■ Stated exercise ■
Copy the lines of every record, swapping "shrub" for "hedge" wherever it appears and keeping everything else the same. Omit the pictures.

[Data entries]
- - -
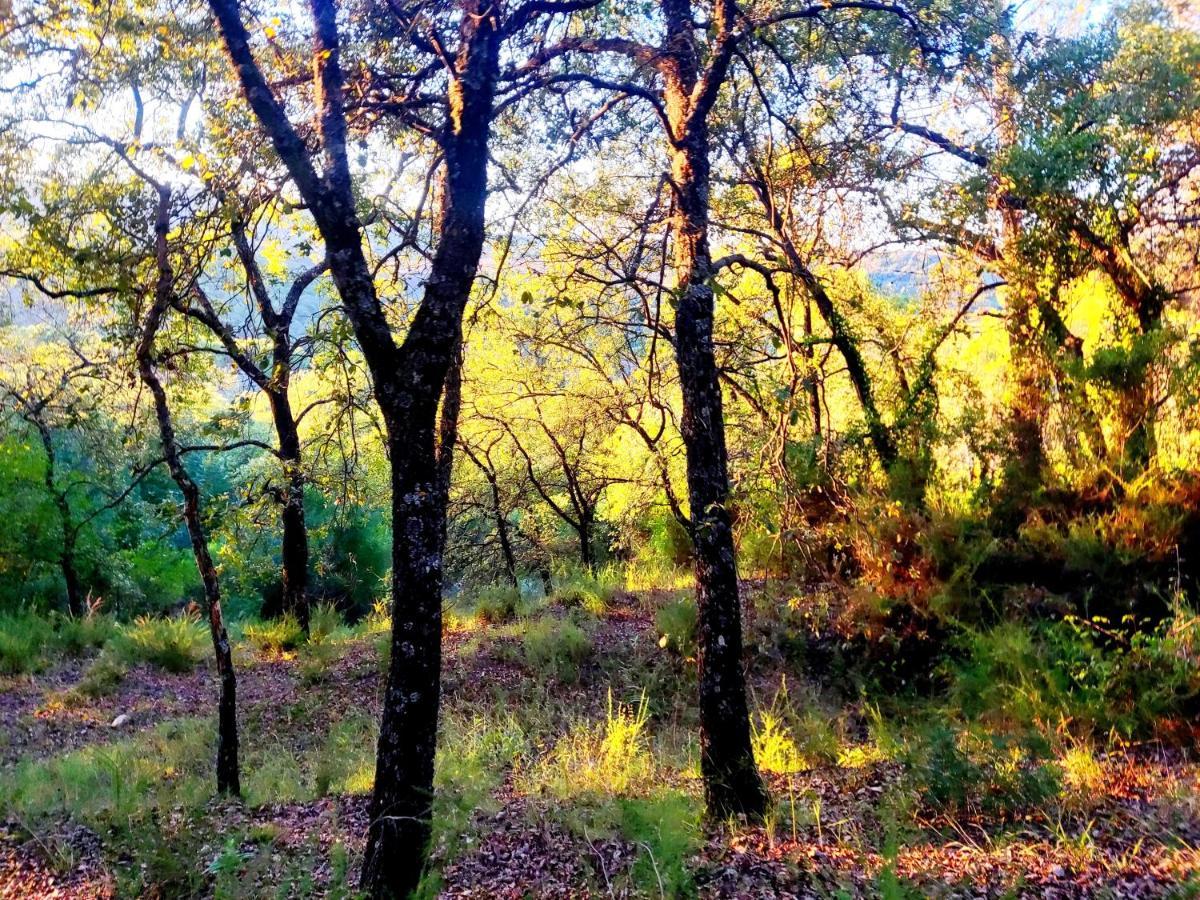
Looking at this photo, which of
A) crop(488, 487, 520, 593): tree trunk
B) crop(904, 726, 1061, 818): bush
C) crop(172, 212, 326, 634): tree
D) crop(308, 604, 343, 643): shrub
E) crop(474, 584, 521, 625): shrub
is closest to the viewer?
crop(904, 726, 1061, 818): bush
- - -
■ Result of the exercise ■
Looking at this photo, which of
A) crop(488, 487, 520, 593): tree trunk
B) crop(904, 726, 1061, 818): bush
C) crop(172, 212, 326, 634): tree
D) crop(308, 604, 343, 643): hedge
E) crop(474, 584, 521, 625): hedge
is closest to the viewer?
crop(904, 726, 1061, 818): bush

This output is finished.